ON CONFLICT DO UPDATE Is Rewriting Rows You Never Changed
A bare INSERT ... ON CONFLICT DO UPDATE rewrites the whole row even when nothing changed. Production numbers showing what that costs, the one-line WHERE clause that stops it, and the 21 call sites where we had to leave the write alone.
A bare INSERT ... ON CONFLICT DO UPDATE rewrites the entire row even when every column already holds the value you’re writing. We learned how expensive that is the hard way, during an incident years ago. Then last month, a one-line pull request reminded me.
The SQL fix is old news to anyone who has lived in Postgres for a while. The part worth your time is the audit it kicked off: 32 upserts in our codebase, and the judgment call about which 21 of them I had to leave alone.
The review that started it
A colleague’s PR flipped an ON CONFLICT DO NOTHING into an ON CONFLICT DO UPDATE. Reasonable change in isolation: the old code dropped updates on the floor, the new code would keep the row fresh. Except this particular insert sits on one of the hottest paths we have. Every time we cache a GitHub resource, we touch the owning account:
flowchart LR
E["every GitHub resource we cache<br/>(PRs, check runs, repos, ...)"] --> U["INSERT ... ON CONFLICT<br/>upsert of the owner"]
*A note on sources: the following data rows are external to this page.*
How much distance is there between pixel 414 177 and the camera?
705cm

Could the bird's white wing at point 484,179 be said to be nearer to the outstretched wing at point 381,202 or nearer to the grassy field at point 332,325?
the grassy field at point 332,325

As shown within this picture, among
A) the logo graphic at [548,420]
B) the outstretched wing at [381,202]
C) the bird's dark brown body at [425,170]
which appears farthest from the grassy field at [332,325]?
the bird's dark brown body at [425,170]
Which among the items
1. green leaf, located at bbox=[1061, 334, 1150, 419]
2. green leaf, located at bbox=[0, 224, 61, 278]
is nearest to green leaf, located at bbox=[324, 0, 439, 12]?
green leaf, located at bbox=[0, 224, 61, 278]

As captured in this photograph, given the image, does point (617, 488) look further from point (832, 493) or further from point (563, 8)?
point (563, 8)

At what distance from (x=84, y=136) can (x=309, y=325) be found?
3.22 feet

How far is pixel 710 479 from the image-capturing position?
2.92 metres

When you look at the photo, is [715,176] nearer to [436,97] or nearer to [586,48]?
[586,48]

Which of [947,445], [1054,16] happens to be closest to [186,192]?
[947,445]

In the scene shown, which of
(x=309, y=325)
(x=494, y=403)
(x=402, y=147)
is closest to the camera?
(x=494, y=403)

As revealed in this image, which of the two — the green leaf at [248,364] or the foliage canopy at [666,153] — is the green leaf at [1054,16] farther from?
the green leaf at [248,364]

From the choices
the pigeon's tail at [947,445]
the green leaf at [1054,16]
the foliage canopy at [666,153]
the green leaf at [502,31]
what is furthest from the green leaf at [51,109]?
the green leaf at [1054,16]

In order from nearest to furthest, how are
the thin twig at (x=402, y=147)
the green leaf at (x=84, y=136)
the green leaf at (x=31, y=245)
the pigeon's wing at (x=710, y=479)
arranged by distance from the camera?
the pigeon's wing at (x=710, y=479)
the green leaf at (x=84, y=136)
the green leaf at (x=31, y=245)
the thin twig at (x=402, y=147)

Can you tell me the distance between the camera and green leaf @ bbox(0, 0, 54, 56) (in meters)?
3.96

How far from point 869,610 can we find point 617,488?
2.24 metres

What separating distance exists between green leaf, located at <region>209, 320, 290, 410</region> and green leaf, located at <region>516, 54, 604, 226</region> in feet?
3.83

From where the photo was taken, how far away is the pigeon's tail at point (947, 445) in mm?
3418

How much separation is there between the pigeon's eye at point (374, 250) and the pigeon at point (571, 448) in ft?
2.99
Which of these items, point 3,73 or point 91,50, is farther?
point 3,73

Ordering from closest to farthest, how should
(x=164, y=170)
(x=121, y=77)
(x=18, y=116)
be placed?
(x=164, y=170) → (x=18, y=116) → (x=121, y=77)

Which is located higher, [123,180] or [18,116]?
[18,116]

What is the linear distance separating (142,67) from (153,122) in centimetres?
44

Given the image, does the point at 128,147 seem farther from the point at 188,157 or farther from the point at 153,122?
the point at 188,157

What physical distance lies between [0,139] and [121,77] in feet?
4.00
U --> A[("github_account<br/>221k rows that<br/>almost never change")]
So flipping that one statement to DO UPDATE meant every cache write across the system would now issue an UPDATE on github_account, a table whose rows almost never actually change.
I’d seen this movie before.
The incident
A few years back we had a DO UPDATE with no guard on a hot table, and it caused a real outage. The failure mode wasn’t disk or replication lag, it was lock contention. Every UPDATE takes a row lock, so when the same hot rows get rewritten constantly, writers serialize behind whoever holds the lock:
sequenceDiagram
participant W1 as writer 1
participant W2 as writer 2
participant W3 as writer 3
participant Row as hot row
W1->>Row: UPDATE (takes row lock)
W2--xRow: UPDATE (blocked)
W3--xRow: UPDATE (blocked)
Note over W2,W3: waiting on the lock,<br/>holding their own locks meanwhile
W1->>Row: COMMIT (releases lock)
W2->>Row: UPDATE (takes row lock)
That backpressure spread to every other insert and update sharing those rows. The whole write path slowed to a crawl.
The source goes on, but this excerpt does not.